The plum tree produced lot of fruits last season, but, there is no sign of any leaves yet this year. We are well in to spring (Auckland, NZ) and all I can see is a bare tree and some green growth on it. I initially tried to remove it by hand, but, it did not work. The stem looks really dry and I cannot see any green scratching the surface. I do not remember exactly when we got leaves last time, but, it was very quick from nothing to whole tree full of leaves. obviously, I want to save the tree, any insights will be very useful.
The visible signs here are indicative of a canker disease; the infection enters through a wound on branches, perhaps high in the tree, which contaminates the sap transporting tissues in the tree. These tissues become unable to feed nutritious sap to these branches which quickly dry out and the infection rapidly works its way lower, inside the tree, towards the soil surface, occasionally leaving one or two of the lower branches looking very healthy and raising your hopes, only to die completely the following year. Plum trees often get canker disease, particularly if there is a source of infection in the immediate locality.

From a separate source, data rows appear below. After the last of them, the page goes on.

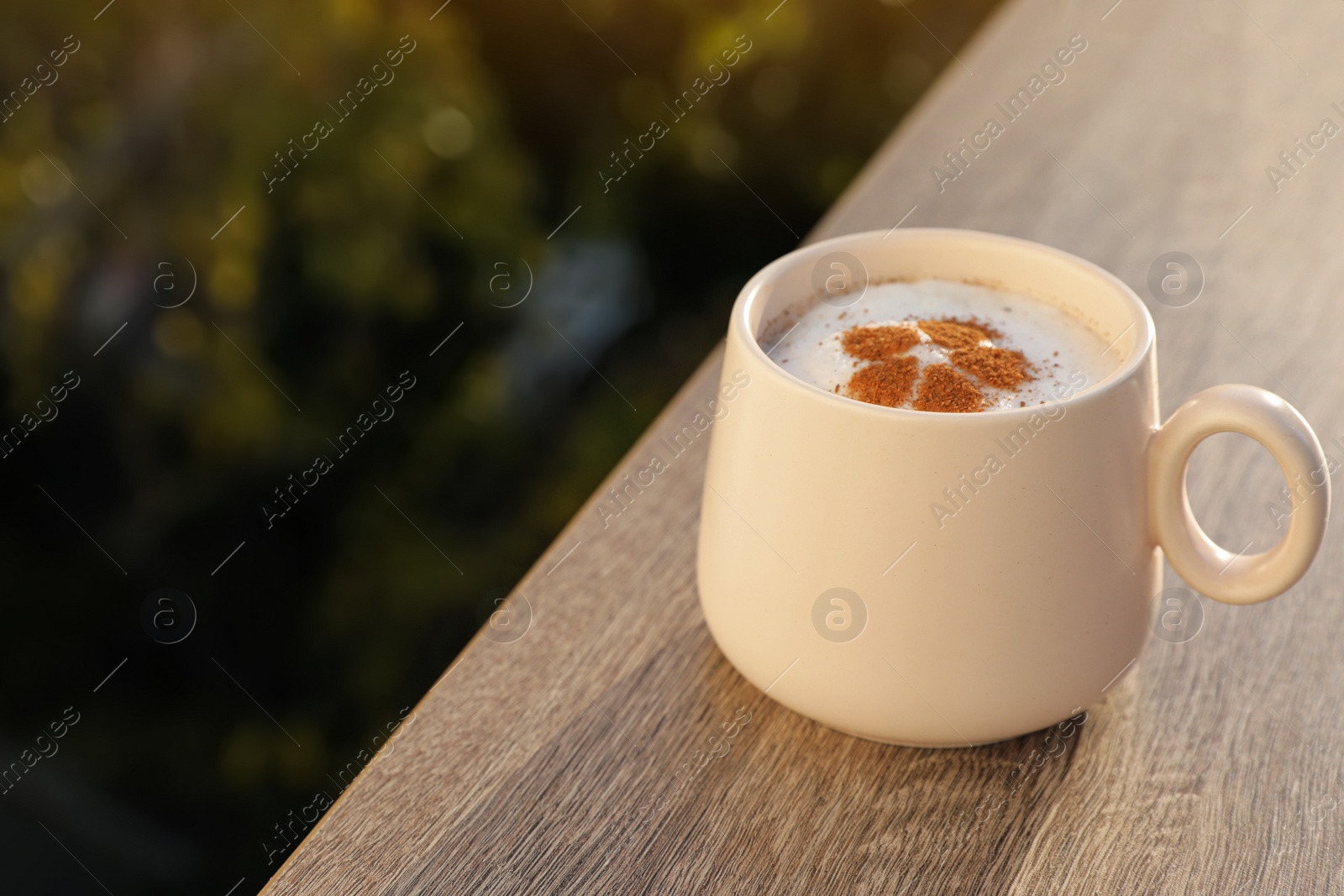 Photo of Ceramic cup of aromatic coffee with foam on wooden table. Space for text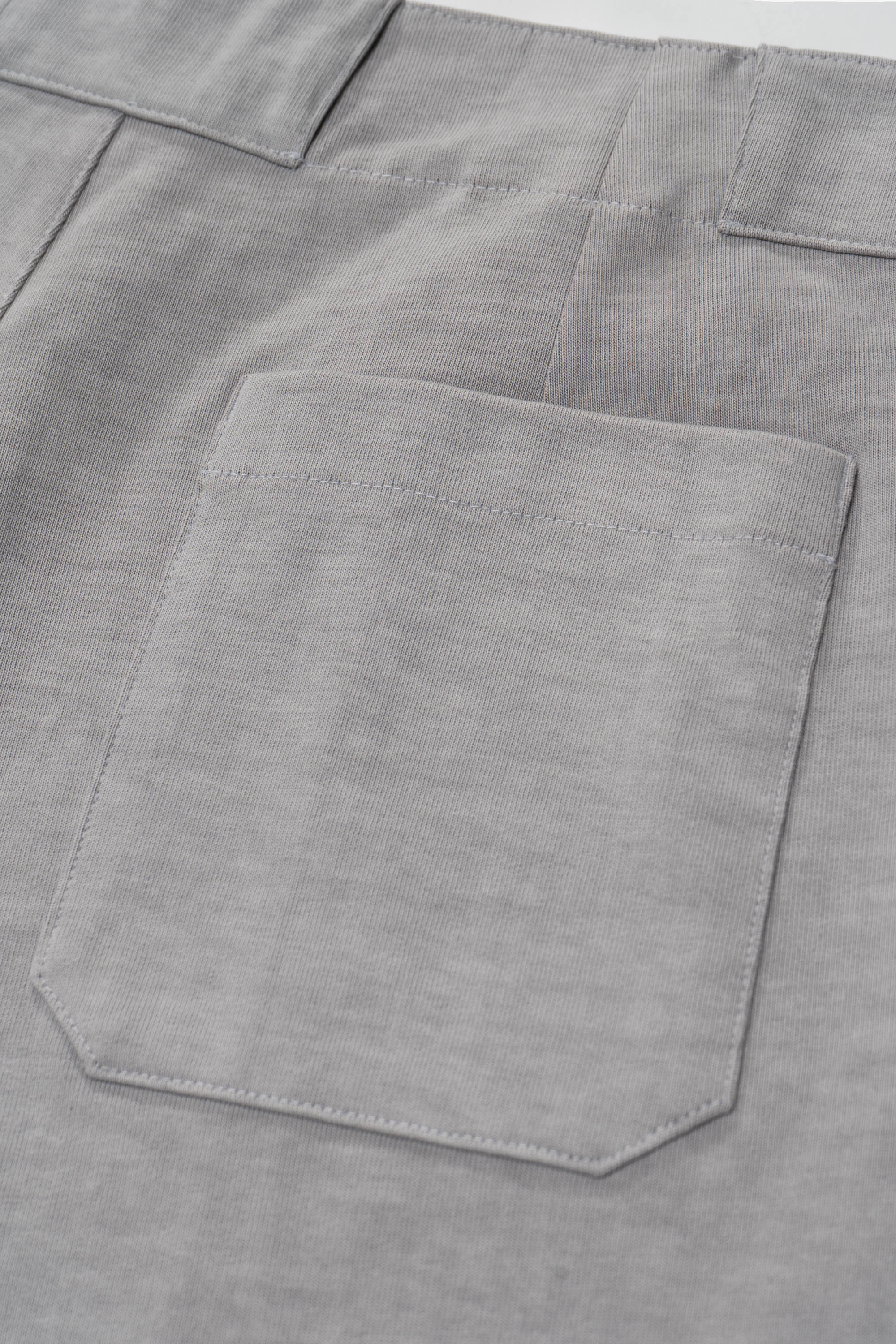 Back pocket detail of LW1100 Jersey Trouser in Pigment Chalk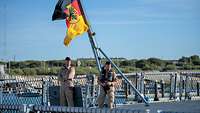 Zwei Marinesoldaten in sandfarbener Uniform stehen auf dem Oberdeck eines Schiffes.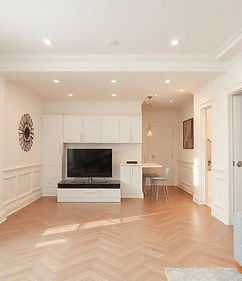 Pièce rénovée avec parquet en chevrons, murs blancs et finitions modernes dans un intérieur lumineux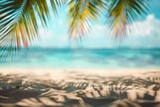 A blurred scene of a beach featuring a single palm tree swaying in the wind.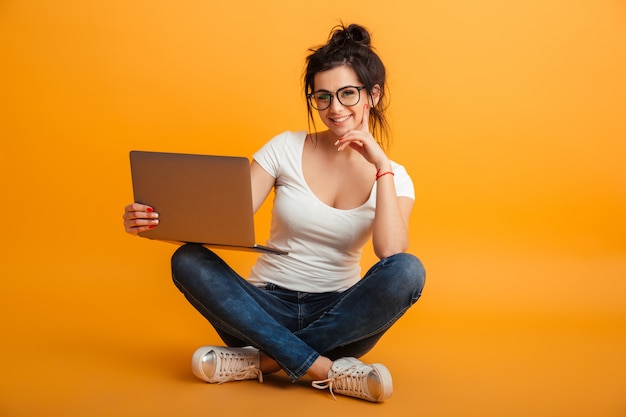 Happy pretty young woman using laptop computer.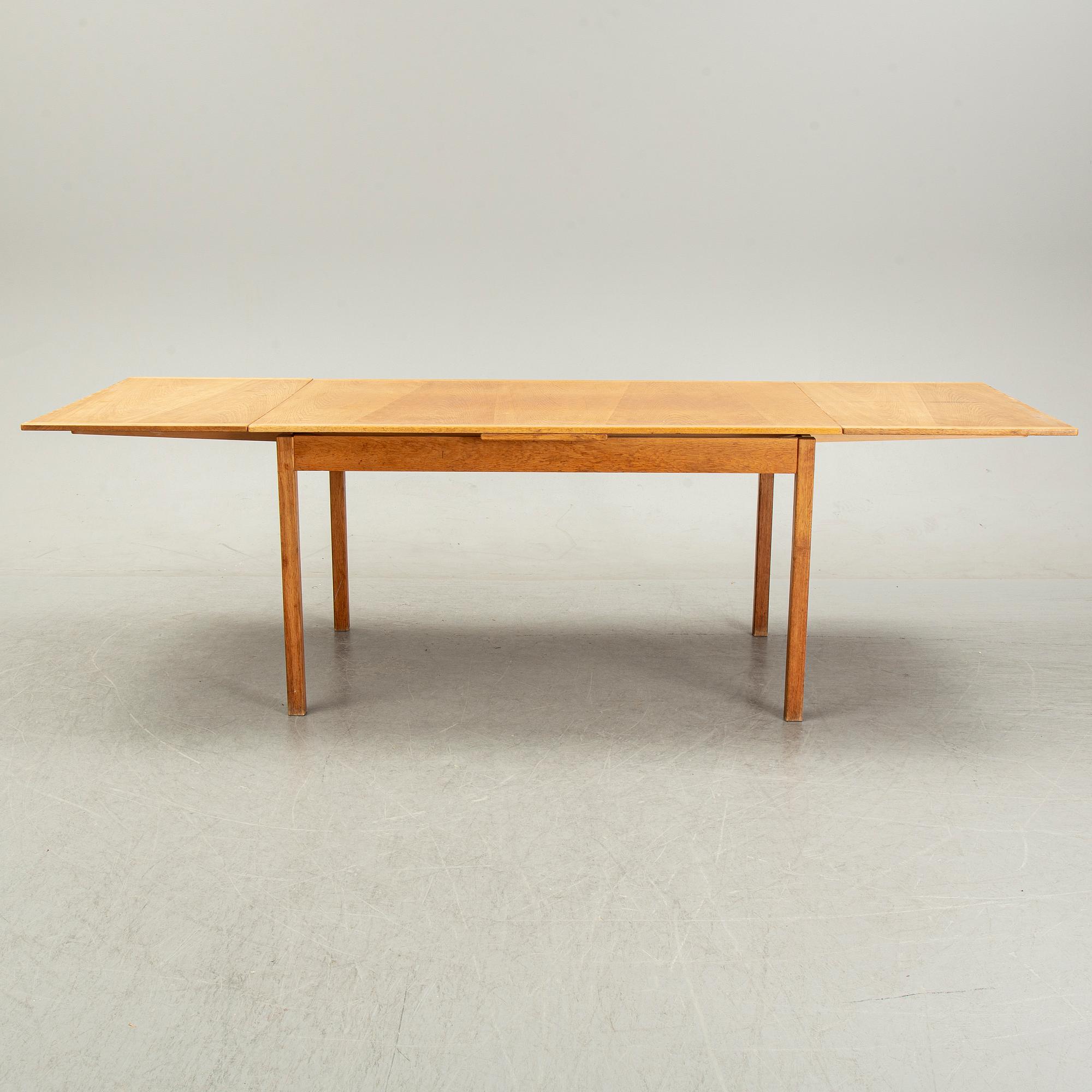 Knud Andersen, a set of six chairs for J.C.A Andersen, Aarhus, Denmark and a dinner table from Troeds, Bjärnum.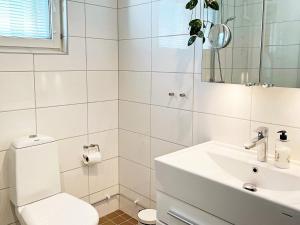 Baño blanco con aseo y lavamanos en Holiday home Sundbyberg en Sundbyberg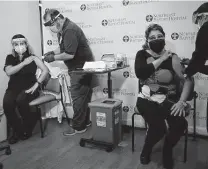  ?? Lisa Krantz / Staff photograph­er ?? Dr. Ericka Gullion, left, gets the COVID-19 vaccine along with Dr. Marlene Sanchez in December.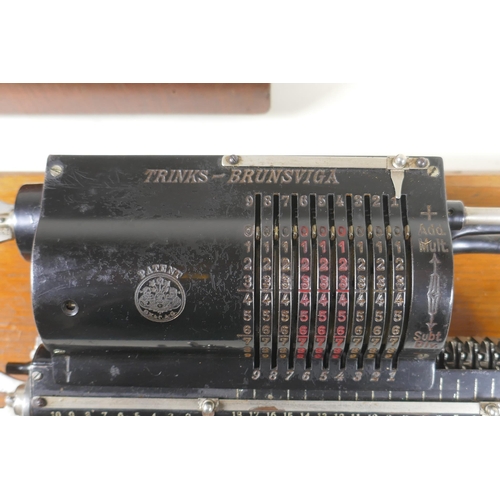 159 - An antique mahogany cased Trinks-Brunsviga mechanical calculator, 38 x 18cm x 16cm 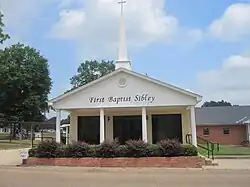 The First Baptist Church of Sibley was organized with fourteen members in February 1922, as an outreach of the First Baptist Church of Minden, with G. M. Harrell as the founding pastor.[6][7]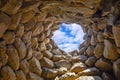 Arzachena, Sardinia, Italy - Archeological ruins of Nuragic complex La Prisgiona - Nuraghe La Prisgiona - with interior of stone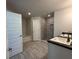 Bathroom with a soaking tub, walk-in shower, and double vanity at 11600 Sw 55Th Ave, Ocala, FL 34476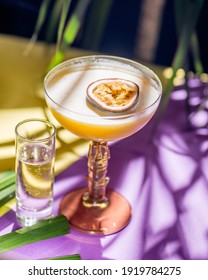 gelber tropischer Cocktail mit Passionsfrucht und Aufnahme auf einem Hintergrund tropischer Pflanzenblätter und Sonnenschirme. Farbhintergrund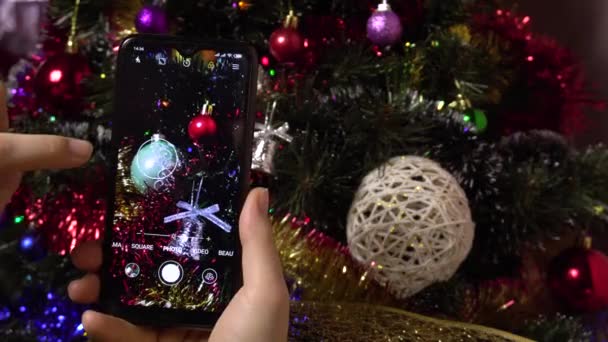 Una mano femminile fa una foto di un albero di Natale elegante utilizzando uno smartphone.Photo per i social network — Video Stock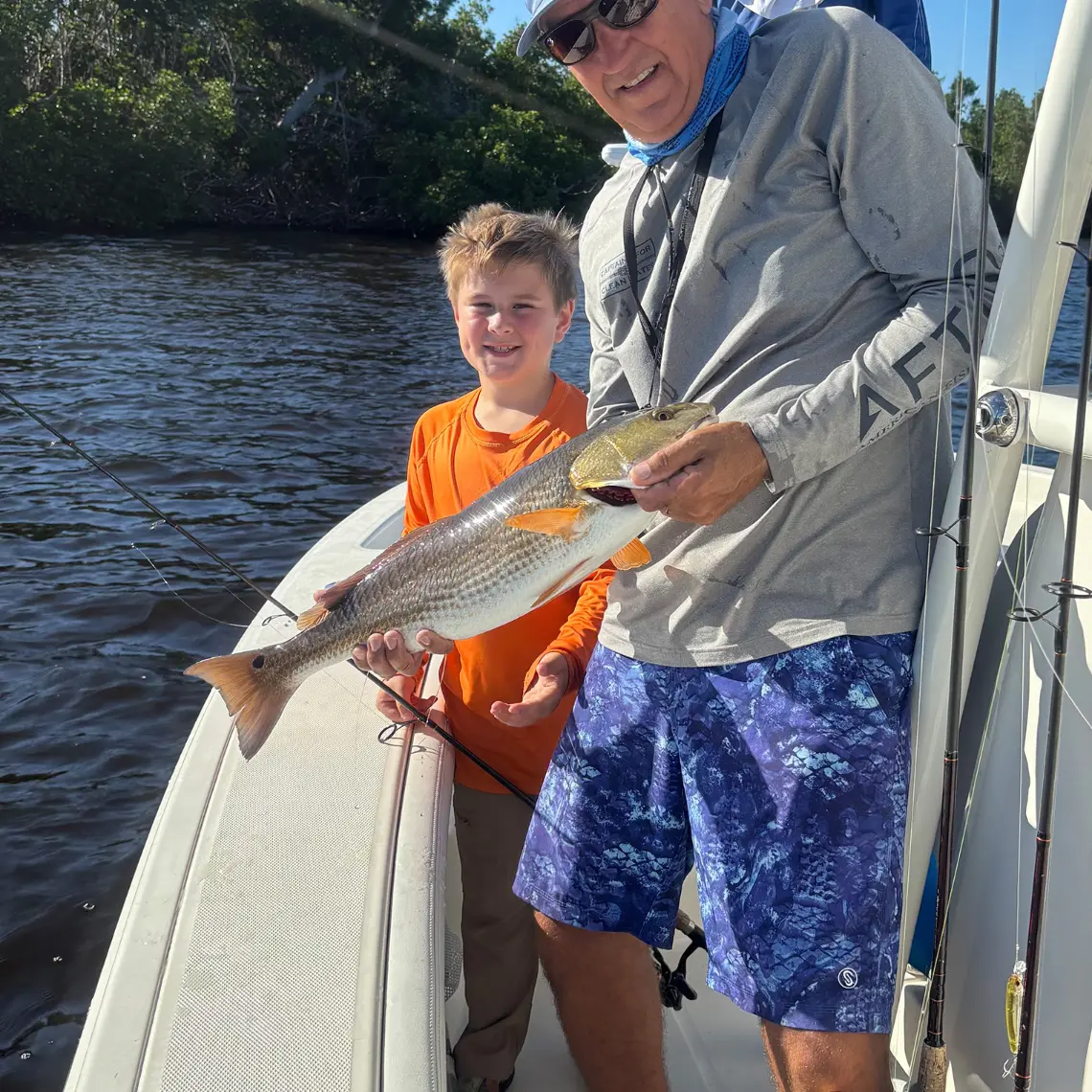 Young angler and Capt. Glenn holding a redfish caught in Charlotte Harbor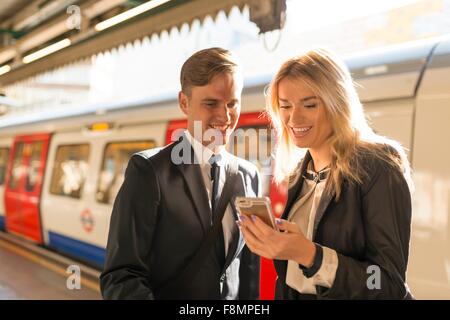 Businessman and businesswoman texting sur la plate-forme, station de métro, London, UK Banque D'Images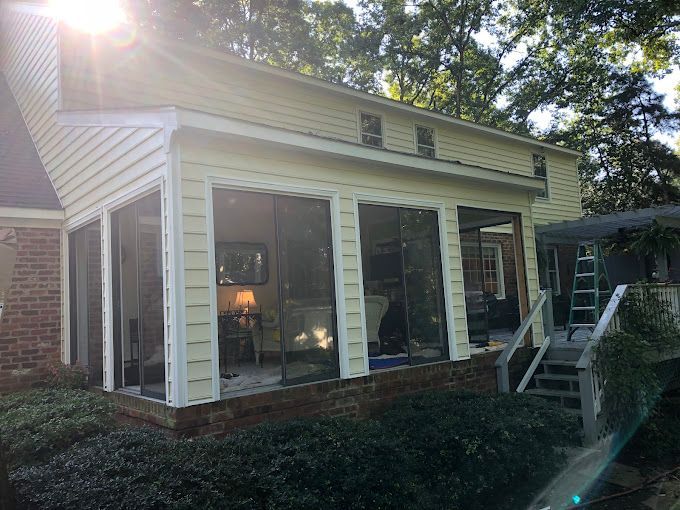 A screened in porch is being built on the side of a house.
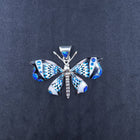 Southwest butterfly inlay blue fire opal white fire opal sterling silver pendant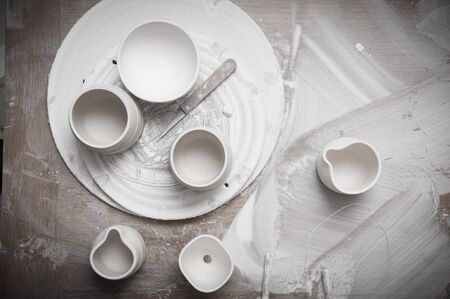 Overhead view of pottery in a ceramics workshop on a messy work tableの写真素材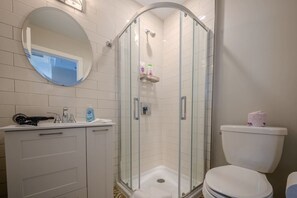 Un baño con ducha envuelta en vidrio, un inodoro blanco, un espejo redondo y un lavabo con dispensador de jabón.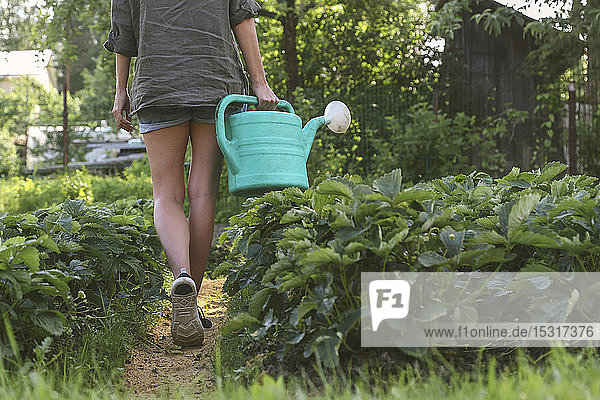 Close-up of woman with watering can walking in garden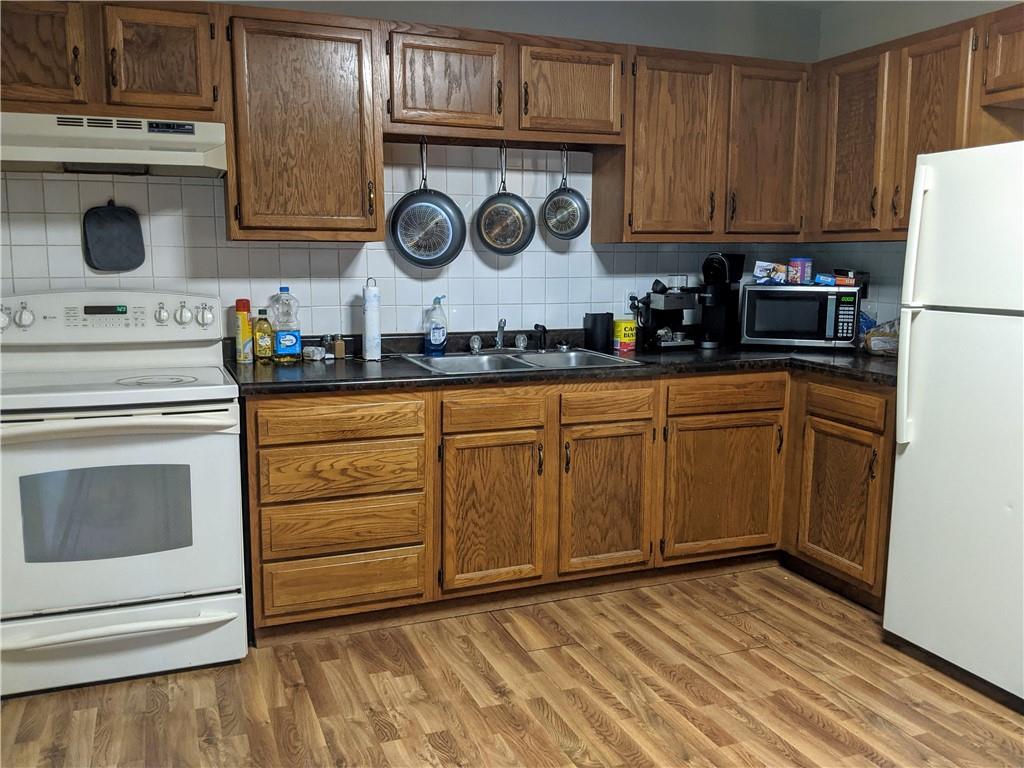 281 West Mountainview Road Acme, PA 15610 - Photo 8 of 25 a kitchen with stainless steel appliances granite countertop a stove a sink and a white cabinets with wooden floor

Edit: since the green growth is from a different plant and you see green cambium under the bark it makes the canker suggestion much less likely. It may just be a case of a small tree in an unfortunate location that puts it in a moist, cold microclimate relative to other similar trees, which would explain the lichen. No doubt in the fullness of time you will see signs of green leaves again.
When you say 'green growth on it', I assume you don't mean leaves but possibly lichen or moss. Your tree might well be dead I'm afraid, especially if you cannot find anything other than dead wood in the branches; one clue is that you had a very good crop of plums last year. A heavy production of fruit just prior to dying is not uncommon in fruiting plants - it's the plant's last effort to reproduce itself because there's something wrong and the plant is on its way out.
However, because plum trees leaf out early in spring, if you have had variable weather it may be that the tree did start into growth, but sudden or late cold weather halted the process; when that happens, the tree will pause momentarily before recovering and putting out new growth. I believe it is still spring in your part of the world, so it's probably worth waiting a bit longer in case it does produce some growth, but if it gets to summer and there's still no growth, you may want to think about having it removed, including the main roots to a depth of 12/18 inches.
Whether you should plant another plum tree in the same spot is difficult to comment on because it rather depends on what caused the tree's demise; without knowing what symptoms it displayed, it's impossible to say. Looking at the photo, there is possibly a crack or a darkened area which might indicate previous gummosis on the trunk on the right hand side, but it's hard to be sure because it's been taken from too far away to tell really.